Why It’s Hard in Distributed Systems
When data is replicated across multiple nodes, each node has its own copy. The challenge is making all these copies appear as one. Without coordination, different nodes can disagree about the current state:
- A write reaches node A but hasn’t reached node B yet.
- A client reads from node B and gets stale data.
- Another client reads from node A and gets the new data.
- From the outside, it looks like time went backwards.
How It’s Achieved
Consensus Protocols
The standard approach is to use a consensus protocol like Raft, Paxos, or ZAB (used by ZooKeeper). These protocols ensure that a quorum (majority) of nodes agrees on the order of operations before they’re committed.
Key point: you only need a majority, not all nodes. In a 5-node cluster, 3 agreeing is enough. This means the system can tolerate some nodes being down.
Leader-Based Approaches
A simpler approach: all reads and writes go through a single leader node. The leader orders all operations, so linearizability is straightforward. The tradeoff is that the leader is a bottleneck and a single point of failure (though leader election via consensus can handle failover).
Quorum Reads and Writes
Systems like Dynamo-style databases use quorum reads and writes (e.g., read from R nodes, write to W nodes, where R + W > N). However, quorum reads/writes alone are not sufficient for linearizability in all cases. Additional coordination (like read-repair or consensus) is needed to close the gaps.
CAP Theorem
The CAP theorem states that a distributed system can provide at most two of three guarantees:
- Consistency (linearizability specifically)
- Availability (every request gets a response)
- Partition tolerance (the system keeps working despite network splits)
Since network partitions are unavoidable in practice, the real choice is between CP (linearizable but may become unavailable during partitions) and AP (always available but may return stale data during partitions).
Linearizability vs Serializability
| Linearizability | Serializability | |
|---|---|---|
| Scope | Single operations on single objects | Transactions across multiple objects |
| Ordering | Must respect real-time order | Any serial order is acceptable |
| Guarantee | Recency - reads see the latest write | Isolation - transactions don’t interfere |
| Where it matters | Distributed replication | Database transaction processing |
Strict serializability (also called “one-copy serializability”) provides both: transactions that are serializable and whose order matches real time.
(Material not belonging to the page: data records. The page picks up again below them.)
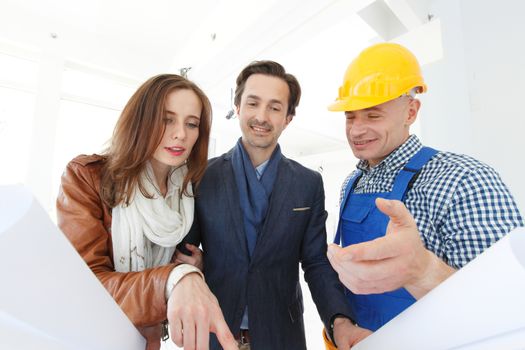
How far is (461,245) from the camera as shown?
718 mm

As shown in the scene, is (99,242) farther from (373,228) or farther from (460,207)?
(460,207)

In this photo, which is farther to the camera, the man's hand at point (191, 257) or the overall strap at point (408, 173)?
the man's hand at point (191, 257)

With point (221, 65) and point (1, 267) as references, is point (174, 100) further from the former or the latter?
point (221, 65)

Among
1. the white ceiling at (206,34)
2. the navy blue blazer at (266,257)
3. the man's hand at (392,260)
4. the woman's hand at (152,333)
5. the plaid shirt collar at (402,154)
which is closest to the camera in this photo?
the man's hand at (392,260)

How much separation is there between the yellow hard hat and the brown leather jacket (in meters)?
0.81

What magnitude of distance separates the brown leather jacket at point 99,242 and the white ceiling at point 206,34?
1765 mm

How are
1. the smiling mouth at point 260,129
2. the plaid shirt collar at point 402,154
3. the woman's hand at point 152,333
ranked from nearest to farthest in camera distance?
the woman's hand at point 152,333 → the plaid shirt collar at point 402,154 → the smiling mouth at point 260,129

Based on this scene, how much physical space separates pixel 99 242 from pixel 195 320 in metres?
0.44

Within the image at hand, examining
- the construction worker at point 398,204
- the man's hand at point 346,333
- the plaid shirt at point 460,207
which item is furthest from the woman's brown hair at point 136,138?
the plaid shirt at point 460,207

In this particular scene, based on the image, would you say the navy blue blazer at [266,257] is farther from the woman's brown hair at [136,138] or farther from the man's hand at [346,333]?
the woman's brown hair at [136,138]

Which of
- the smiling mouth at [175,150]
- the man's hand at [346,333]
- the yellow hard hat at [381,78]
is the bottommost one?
the man's hand at [346,333]

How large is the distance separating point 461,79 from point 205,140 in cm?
147

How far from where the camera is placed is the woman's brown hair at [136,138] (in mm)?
886

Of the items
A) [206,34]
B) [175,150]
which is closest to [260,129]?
[175,150]
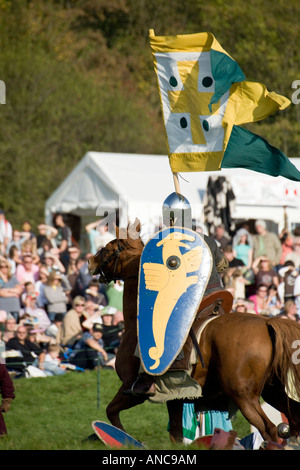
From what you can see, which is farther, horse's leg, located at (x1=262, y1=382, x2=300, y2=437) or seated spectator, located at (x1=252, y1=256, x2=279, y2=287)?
seated spectator, located at (x1=252, y1=256, x2=279, y2=287)

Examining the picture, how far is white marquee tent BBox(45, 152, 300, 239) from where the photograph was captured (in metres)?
17.2

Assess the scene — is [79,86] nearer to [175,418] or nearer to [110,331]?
[110,331]

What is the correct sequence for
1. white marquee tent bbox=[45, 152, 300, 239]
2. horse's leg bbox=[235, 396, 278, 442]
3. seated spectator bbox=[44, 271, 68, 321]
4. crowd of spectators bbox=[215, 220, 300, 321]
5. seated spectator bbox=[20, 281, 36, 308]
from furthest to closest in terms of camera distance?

Systems like Spanner and CockroachDB aim for this.
Tradeoffs
| Linearizable Systems | Eventually Consistent Systems | |
|---|---|---|
| Correctness | Strong - behaves as single copy | Weak - stale reads possible |
| Latency | Higher (coordination overhead) | Lower (no waiting for agreement) |
| Availability | Reduced during partitions (CP) | Maintained during partitions (AP) |
| Throughput | Lower (consensus bottleneck) | Higher (no coordination) |
| Use cases | Leader election, distributed locks, financial systems | Caching, social feeds, DNS |
Linearizability is the strongest single-object consistency model but it comes at a cost. Many systems choose weaker models (causal consistency, eventual consistency) when the application can tolerate them, and only use linearizability where correctness demands it.
P.S. If there are any mistakes please let me know, I’m by no means an expert.